Wednesday, August 31, 2016

A Nation of Migrants

Diversity is the heart of America

   Much has been ranted recently about the danger of migrants to the U.S. But consider this: Where would America be without migrants?
   A brief glance at history reveals this: America would not exist had it not been for migrants.
   From its earliest days, newcomers to North America came from dozens of other countries and cultures, each contributing to the diversity that Americans have long considered part of the national experience.
   This is not to say there haven't been problems, resentment and controversy, as there are today.
   But it is a reminder that America was founded and grew through the work of newcomers, from the Italian navigator Christopher Columbus and his Spanish crew to the Spanish settlers throughout the West and in Florida, to the French in New Orleans and the area that was the Louisiana Purchase, to the Swedes in New Jersey and the Dutch in New York, to the Norwegians in the Midwest, to the English in New England, to the Germans who served the British Army during the War of Independence and then stayed, as well as those who settled in Pennsylvania, to the Italians in the 19th and 20th Centuries, as well as Jewish newcomers from Eastern Europe, plus those from China who helped build the railroad across the continent, in addition to those from Japan and other Far East countries, and the many Africans who were brought to America as slaves, and those from Middle Eastern nations and those from the Indian subcontinent who came in search of opportunity.
   And we mustn't forget the Irish and the Scots.

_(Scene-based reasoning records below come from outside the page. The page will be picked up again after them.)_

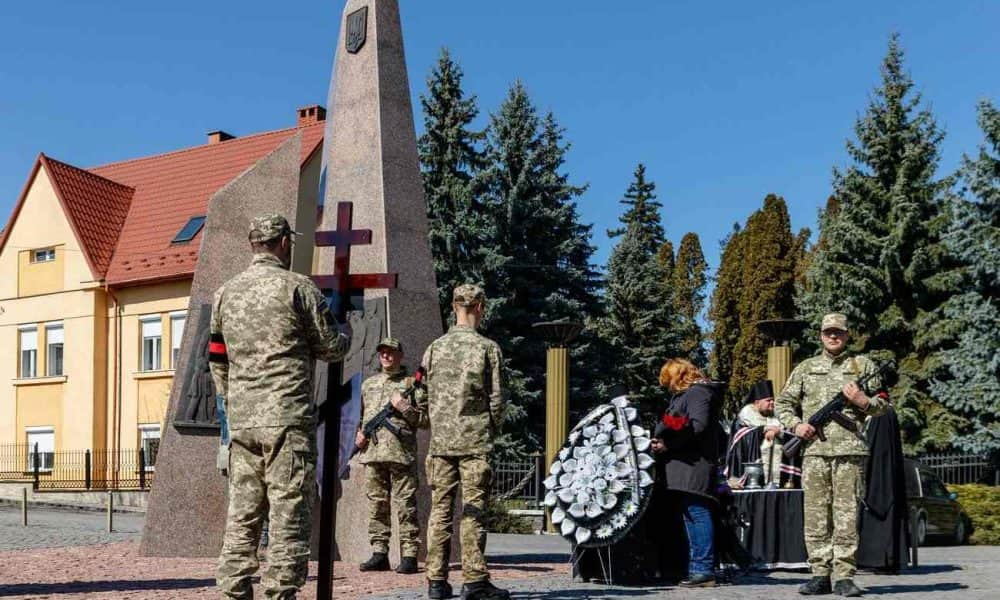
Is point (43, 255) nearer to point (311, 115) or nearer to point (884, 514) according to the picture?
point (311, 115)

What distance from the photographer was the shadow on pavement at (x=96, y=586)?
870 centimetres

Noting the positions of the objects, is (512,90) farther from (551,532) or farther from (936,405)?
(551,532)

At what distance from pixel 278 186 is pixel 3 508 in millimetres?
16845

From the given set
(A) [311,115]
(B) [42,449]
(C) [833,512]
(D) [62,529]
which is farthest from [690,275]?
(C) [833,512]

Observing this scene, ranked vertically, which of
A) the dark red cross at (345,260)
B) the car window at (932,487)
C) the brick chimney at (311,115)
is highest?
the brick chimney at (311,115)

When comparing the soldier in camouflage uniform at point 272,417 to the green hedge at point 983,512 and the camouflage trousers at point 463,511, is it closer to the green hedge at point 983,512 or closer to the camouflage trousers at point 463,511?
the camouflage trousers at point 463,511

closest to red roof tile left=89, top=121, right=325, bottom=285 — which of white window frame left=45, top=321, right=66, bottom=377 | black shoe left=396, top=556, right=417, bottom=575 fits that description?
white window frame left=45, top=321, right=66, bottom=377

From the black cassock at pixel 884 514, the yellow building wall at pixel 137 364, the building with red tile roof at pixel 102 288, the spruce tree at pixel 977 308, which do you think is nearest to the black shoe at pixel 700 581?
the black cassock at pixel 884 514

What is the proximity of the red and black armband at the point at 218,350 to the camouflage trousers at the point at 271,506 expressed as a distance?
458 millimetres

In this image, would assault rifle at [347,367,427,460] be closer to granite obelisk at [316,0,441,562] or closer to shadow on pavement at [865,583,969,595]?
granite obelisk at [316,0,441,562]

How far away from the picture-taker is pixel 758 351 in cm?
4412

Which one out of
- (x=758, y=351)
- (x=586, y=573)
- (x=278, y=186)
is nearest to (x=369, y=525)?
(x=586, y=573)

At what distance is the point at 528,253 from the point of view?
30859mm

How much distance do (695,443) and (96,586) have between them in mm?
4746
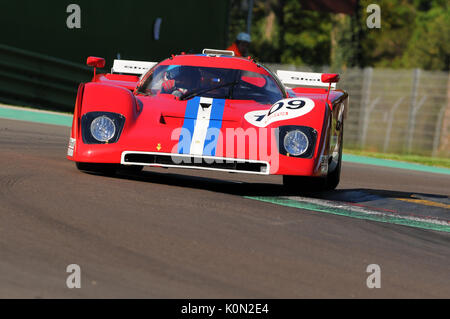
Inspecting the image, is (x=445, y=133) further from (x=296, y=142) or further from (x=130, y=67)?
(x=296, y=142)

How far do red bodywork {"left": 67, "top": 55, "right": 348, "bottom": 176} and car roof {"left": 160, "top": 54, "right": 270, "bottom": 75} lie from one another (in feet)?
2.59

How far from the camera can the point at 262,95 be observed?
773 cm

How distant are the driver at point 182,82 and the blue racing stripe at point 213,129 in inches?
20.7

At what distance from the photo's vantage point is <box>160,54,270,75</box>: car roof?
316 inches

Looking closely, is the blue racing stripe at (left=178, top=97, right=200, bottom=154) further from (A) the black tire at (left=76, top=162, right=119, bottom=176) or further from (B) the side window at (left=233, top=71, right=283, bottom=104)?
(A) the black tire at (left=76, top=162, right=119, bottom=176)

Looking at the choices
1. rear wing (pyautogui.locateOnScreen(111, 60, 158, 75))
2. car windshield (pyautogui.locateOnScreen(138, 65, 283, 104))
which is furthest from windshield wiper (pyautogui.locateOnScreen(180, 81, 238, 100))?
rear wing (pyautogui.locateOnScreen(111, 60, 158, 75))

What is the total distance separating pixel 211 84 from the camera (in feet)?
25.3

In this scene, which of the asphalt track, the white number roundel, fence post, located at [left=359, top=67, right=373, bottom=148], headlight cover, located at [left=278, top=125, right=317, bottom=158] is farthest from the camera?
fence post, located at [left=359, top=67, right=373, bottom=148]

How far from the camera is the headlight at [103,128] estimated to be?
6719 mm

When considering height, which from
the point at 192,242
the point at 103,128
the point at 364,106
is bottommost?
the point at 192,242

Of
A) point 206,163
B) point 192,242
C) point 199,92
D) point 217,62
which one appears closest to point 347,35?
point 217,62

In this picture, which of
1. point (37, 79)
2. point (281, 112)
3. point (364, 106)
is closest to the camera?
point (281, 112)

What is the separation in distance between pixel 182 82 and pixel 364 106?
51.9 ft

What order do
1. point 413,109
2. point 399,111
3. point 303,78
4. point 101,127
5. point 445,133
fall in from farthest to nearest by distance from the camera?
point 399,111 < point 413,109 < point 445,133 < point 303,78 < point 101,127
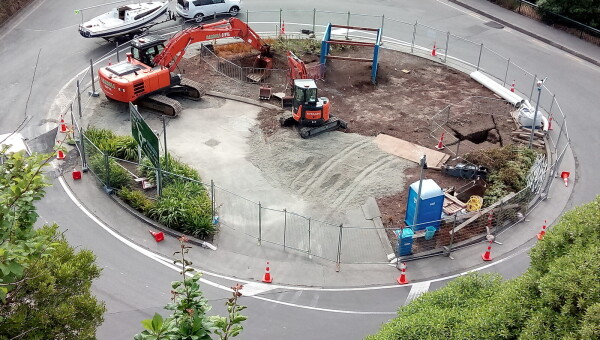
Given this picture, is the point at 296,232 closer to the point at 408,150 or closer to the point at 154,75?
the point at 408,150

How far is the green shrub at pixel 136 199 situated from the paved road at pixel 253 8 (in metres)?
1.54

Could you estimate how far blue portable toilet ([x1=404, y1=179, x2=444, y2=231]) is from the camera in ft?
76.6

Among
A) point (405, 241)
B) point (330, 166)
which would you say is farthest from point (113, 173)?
point (405, 241)

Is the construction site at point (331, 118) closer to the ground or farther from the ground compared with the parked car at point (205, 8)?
closer to the ground

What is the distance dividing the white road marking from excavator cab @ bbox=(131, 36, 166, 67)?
16.7 metres

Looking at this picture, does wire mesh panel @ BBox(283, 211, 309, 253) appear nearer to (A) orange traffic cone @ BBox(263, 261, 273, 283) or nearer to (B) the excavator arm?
(A) orange traffic cone @ BBox(263, 261, 273, 283)

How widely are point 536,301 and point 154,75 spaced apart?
21377 mm

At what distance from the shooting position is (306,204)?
25531 millimetres

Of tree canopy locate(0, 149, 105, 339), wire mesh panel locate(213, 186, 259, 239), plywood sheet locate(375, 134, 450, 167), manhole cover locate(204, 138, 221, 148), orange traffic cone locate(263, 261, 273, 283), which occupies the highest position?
tree canopy locate(0, 149, 105, 339)

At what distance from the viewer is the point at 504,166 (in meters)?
27.1

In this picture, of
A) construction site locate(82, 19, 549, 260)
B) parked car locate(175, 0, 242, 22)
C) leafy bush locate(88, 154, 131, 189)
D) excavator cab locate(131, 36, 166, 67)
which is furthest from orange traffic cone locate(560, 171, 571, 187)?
parked car locate(175, 0, 242, 22)

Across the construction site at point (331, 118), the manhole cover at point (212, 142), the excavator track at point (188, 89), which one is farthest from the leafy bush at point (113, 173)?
the excavator track at point (188, 89)

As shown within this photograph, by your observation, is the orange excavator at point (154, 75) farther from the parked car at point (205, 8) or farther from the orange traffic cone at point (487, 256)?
the orange traffic cone at point (487, 256)

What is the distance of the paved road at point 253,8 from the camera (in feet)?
68.1
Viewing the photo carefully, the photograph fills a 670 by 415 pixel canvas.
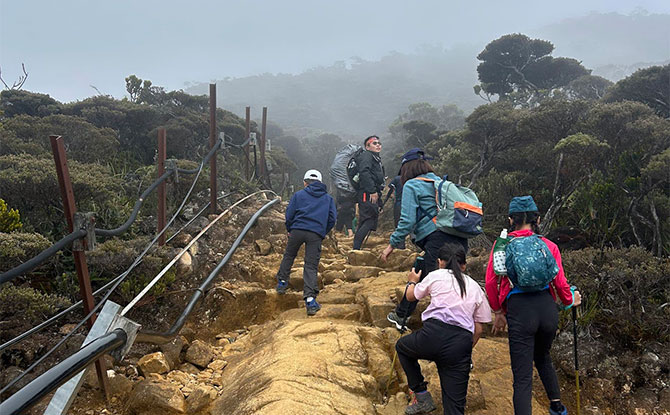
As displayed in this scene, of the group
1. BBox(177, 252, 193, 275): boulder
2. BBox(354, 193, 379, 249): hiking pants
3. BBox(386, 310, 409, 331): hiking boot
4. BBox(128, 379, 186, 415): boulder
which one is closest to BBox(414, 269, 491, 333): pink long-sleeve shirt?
BBox(386, 310, 409, 331): hiking boot

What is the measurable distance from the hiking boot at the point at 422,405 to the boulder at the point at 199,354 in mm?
1828

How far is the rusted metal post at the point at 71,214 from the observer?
2.54 m

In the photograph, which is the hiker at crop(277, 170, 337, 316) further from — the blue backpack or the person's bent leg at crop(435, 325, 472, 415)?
the blue backpack

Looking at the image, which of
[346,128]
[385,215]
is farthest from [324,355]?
[346,128]

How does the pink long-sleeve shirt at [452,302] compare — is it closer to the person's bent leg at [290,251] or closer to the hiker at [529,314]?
the hiker at [529,314]

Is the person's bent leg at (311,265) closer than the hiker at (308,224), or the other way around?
the person's bent leg at (311,265)

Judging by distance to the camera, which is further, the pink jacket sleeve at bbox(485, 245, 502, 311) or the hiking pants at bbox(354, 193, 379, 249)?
the hiking pants at bbox(354, 193, 379, 249)

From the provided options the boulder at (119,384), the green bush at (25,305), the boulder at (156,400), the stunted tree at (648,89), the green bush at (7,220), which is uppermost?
the stunted tree at (648,89)

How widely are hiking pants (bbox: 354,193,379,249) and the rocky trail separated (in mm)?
1492

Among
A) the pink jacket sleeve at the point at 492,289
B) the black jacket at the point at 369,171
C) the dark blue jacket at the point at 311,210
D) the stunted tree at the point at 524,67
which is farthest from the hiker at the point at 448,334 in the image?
the stunted tree at the point at 524,67

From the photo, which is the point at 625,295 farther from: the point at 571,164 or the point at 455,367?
the point at 571,164

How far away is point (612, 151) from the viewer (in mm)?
6766

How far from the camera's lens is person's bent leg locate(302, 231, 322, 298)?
4262 mm

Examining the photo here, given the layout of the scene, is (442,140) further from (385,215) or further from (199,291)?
(199,291)
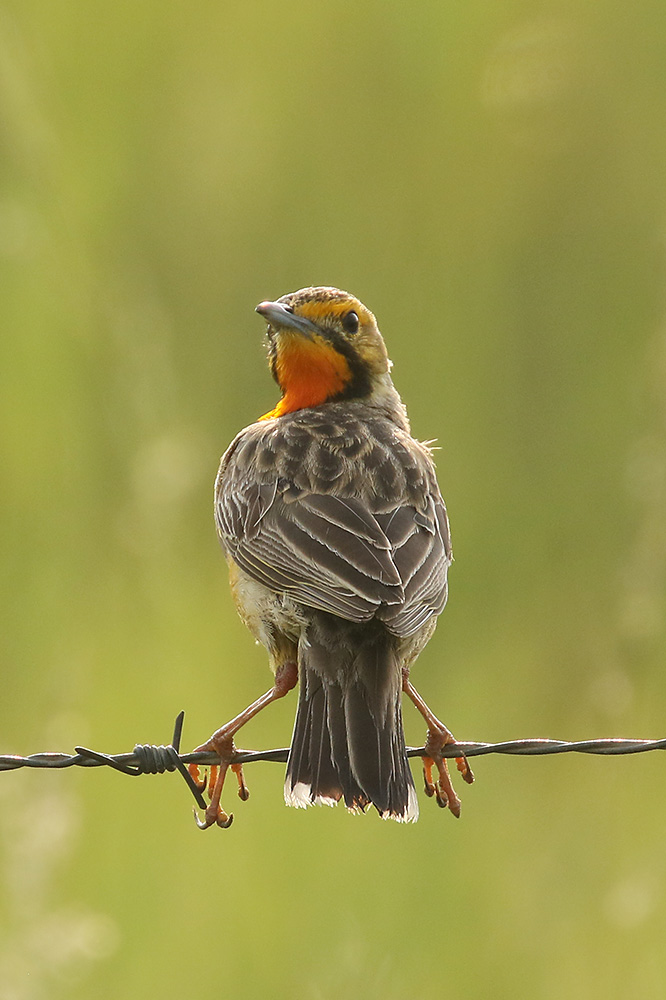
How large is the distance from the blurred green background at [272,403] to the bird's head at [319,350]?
1163mm

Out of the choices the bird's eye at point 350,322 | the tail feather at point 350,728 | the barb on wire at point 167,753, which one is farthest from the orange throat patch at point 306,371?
the barb on wire at point 167,753

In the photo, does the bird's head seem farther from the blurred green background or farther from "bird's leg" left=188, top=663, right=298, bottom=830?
"bird's leg" left=188, top=663, right=298, bottom=830

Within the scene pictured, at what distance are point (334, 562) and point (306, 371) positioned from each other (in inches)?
86.1

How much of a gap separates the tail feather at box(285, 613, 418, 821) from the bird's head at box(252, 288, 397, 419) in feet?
7.15

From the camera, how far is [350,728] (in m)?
5.84

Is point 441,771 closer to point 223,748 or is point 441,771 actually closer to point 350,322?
point 223,748

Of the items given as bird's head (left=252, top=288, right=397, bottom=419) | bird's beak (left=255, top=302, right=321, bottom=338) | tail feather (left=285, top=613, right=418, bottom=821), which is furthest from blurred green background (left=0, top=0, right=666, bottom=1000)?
tail feather (left=285, top=613, right=418, bottom=821)

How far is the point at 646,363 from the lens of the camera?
31.9 ft

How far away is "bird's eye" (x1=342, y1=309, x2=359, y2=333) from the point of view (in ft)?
27.0

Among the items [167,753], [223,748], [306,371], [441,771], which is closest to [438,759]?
[441,771]

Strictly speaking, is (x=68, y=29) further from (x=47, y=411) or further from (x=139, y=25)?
(x=47, y=411)

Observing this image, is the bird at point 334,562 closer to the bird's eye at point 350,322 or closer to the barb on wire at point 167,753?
the bird's eye at point 350,322

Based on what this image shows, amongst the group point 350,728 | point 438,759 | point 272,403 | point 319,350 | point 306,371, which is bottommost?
point 438,759

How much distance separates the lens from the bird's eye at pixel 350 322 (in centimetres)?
823
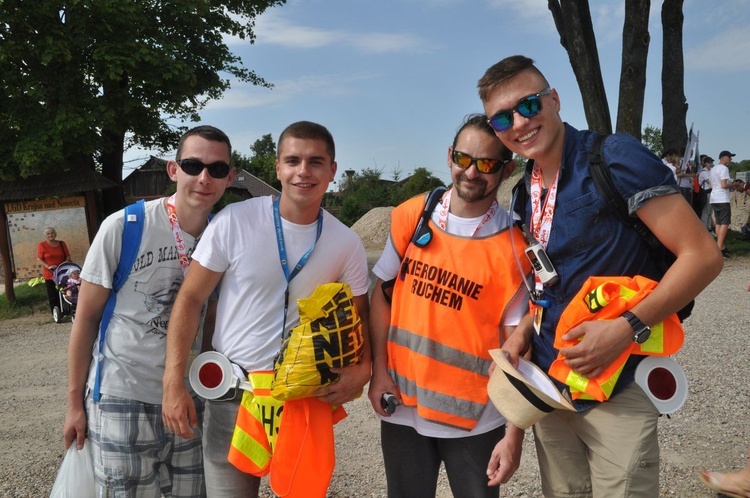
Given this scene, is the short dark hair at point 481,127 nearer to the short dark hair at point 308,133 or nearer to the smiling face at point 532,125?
the smiling face at point 532,125

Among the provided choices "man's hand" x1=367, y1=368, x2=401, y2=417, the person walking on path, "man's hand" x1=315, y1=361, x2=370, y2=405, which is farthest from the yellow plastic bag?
the person walking on path

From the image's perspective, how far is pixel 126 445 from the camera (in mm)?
2627

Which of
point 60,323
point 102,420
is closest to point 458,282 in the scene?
point 102,420

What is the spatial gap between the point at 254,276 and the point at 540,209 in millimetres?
1306

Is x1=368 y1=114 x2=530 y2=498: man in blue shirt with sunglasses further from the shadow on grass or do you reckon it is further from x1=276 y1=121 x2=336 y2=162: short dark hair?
the shadow on grass

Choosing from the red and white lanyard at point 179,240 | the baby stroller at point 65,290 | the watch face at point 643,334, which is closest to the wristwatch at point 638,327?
the watch face at point 643,334

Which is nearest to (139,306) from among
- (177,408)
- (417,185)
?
(177,408)

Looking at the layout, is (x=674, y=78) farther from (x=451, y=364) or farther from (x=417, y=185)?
(x=417, y=185)

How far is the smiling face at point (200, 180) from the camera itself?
109 inches

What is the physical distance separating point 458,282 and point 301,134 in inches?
39.8

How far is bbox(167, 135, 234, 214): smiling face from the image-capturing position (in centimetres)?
276

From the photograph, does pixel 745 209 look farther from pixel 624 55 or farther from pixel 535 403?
pixel 535 403

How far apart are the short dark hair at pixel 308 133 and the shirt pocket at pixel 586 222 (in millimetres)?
1128

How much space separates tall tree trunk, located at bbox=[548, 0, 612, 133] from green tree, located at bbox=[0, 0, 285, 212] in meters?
9.76
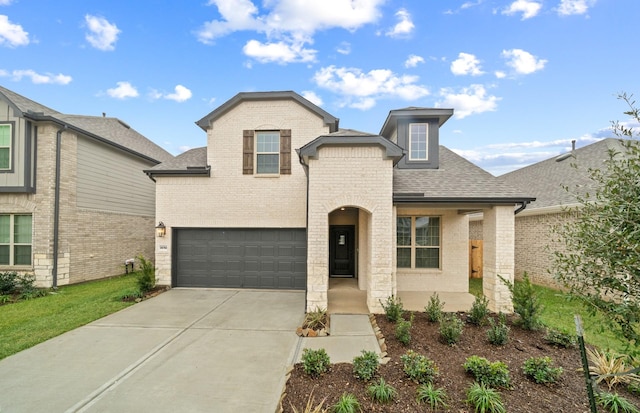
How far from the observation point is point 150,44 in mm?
12375

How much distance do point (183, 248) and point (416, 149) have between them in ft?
29.7

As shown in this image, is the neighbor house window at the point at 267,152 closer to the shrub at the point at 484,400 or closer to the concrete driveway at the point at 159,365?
the concrete driveway at the point at 159,365

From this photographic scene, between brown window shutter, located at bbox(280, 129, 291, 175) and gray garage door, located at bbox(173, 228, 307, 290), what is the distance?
2.18m

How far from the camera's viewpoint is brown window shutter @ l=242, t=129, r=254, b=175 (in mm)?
10031

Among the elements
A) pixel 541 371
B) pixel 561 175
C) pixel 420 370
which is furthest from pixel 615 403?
pixel 561 175

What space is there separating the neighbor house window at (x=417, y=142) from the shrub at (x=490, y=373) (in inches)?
257

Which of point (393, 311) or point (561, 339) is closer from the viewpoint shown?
point (561, 339)

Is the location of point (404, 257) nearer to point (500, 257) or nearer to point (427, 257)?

After all what kind of a parade or funeral would it be without bagpipes?   
   
   So the question becomes, which of these many groups of people has the right to call themselves the only "true Americans," and can relegate all the others to a class of "undesirables"? Perhaps the answer is that the only "true Americans" are the members of the native tribes whose ancestors were already here for many hundreds of years before the European invasion.
   It is an accident of history that the most common language in America is English. It could as easily have been Spanish, since they were here first. Or Dutch or Swedish, since they were close behind. Or Norse, since Vikings explored North American shores long before Columbus. Or even Gaelic, since Brendan the Navigator was here even before the Vikings.

   Periodically in America, there have been waves of resentment against newcomers who did not sound like or look like the self-appointed "real Americans" who by chance happened to be here first. At various times, these "America Firsters" wanted to close the Golden Door of opportunity and snuff out the lamp of freedom held up by the Statue of Liberty in New York Harbor.
   We're seeing that attitude again. The attitude that says, "You can come to America only if you look like me, talk like me and believe like me. Otherwise, stay away or I'll build a wall to keep you out."
   Maybe a wall should have been built a long time ago to keep them out. But that would have been un-American.